A 302 redirect doesn't pass any link value, so you may as well have stuck nofollow on them. Is there a plan to change this?
Hmm. You're right. Thanks Malcolm. Let me look into it and get back to you. (Obviously getting the process working end to end before making it properly live was a good thing!)
Roo - thanks for the reply. Let me know when you find something out (for now I've stuck an update in the intro saying there's still some work to be done!)
Daniel - sorry that delayed comment moderation made you look like a parrot!
Hi again. Phew. As I hoped, it turns out it was an unintentional oversight rather than a sinister plot.

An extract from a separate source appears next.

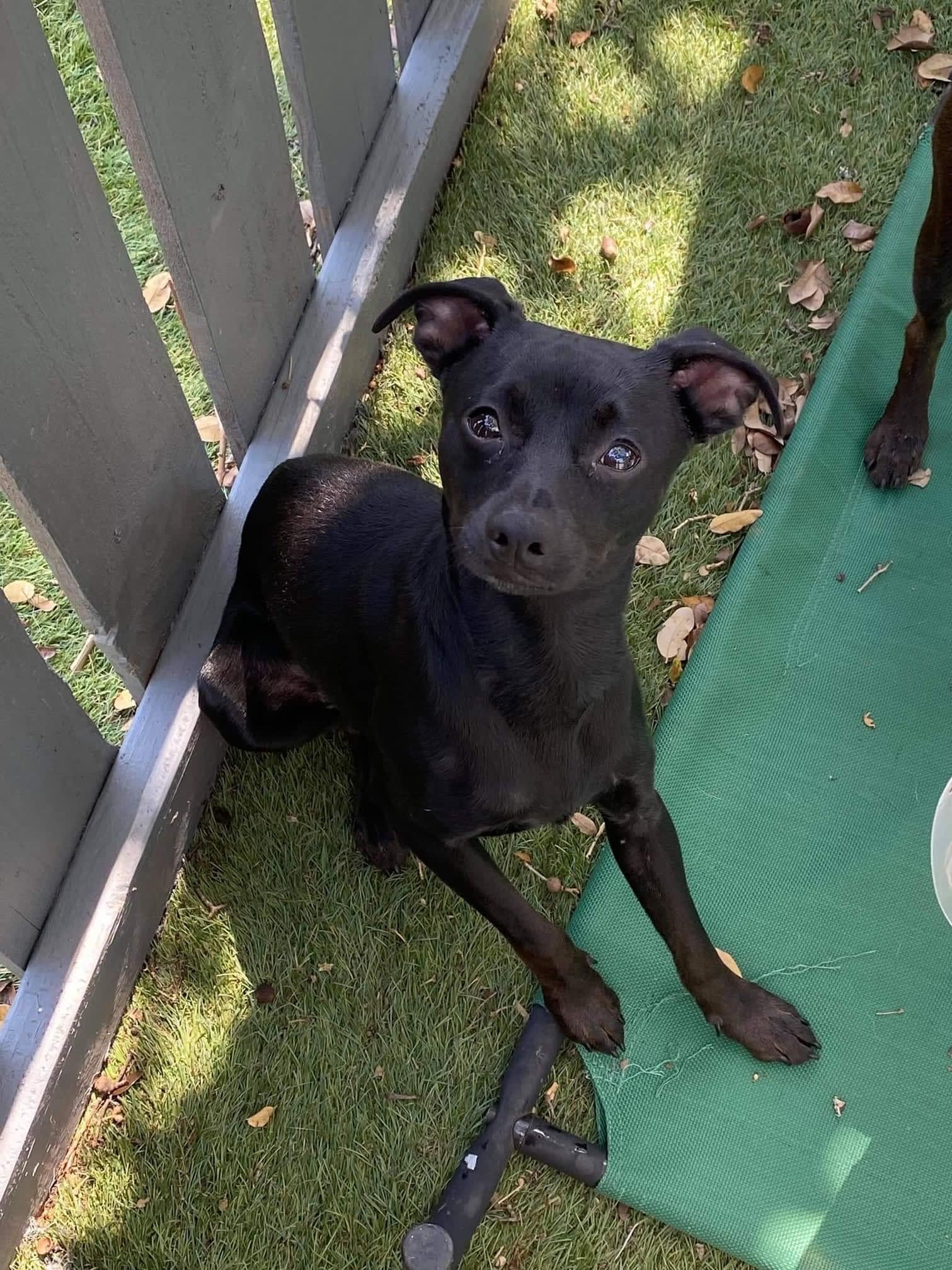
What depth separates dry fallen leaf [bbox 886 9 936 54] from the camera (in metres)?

As John O' Donovan wrote http://www.bbc.co.uk/blogs/bbcinternet/2008/11/knowing_when_to_go_1.html last year, the BBC has been improving the way it does external linking. (ooh.. it looks like you commented; your summary in comment 8 on that post shows that you know exactly what I'm talking about here). Essentially, when we link externally we want to get the benefits of knowing how many people visit those links without having them lose the googlejuice. Cleverer people than me have developed some nifty ways of doing that using javascript, but it seems that in those /buzz pages we've accidentally used the old redirect method rather than the new approach. Oops. Definitely not the intention, and we're hoping to fix that (along with some other last minute tweaks) before the actual launch.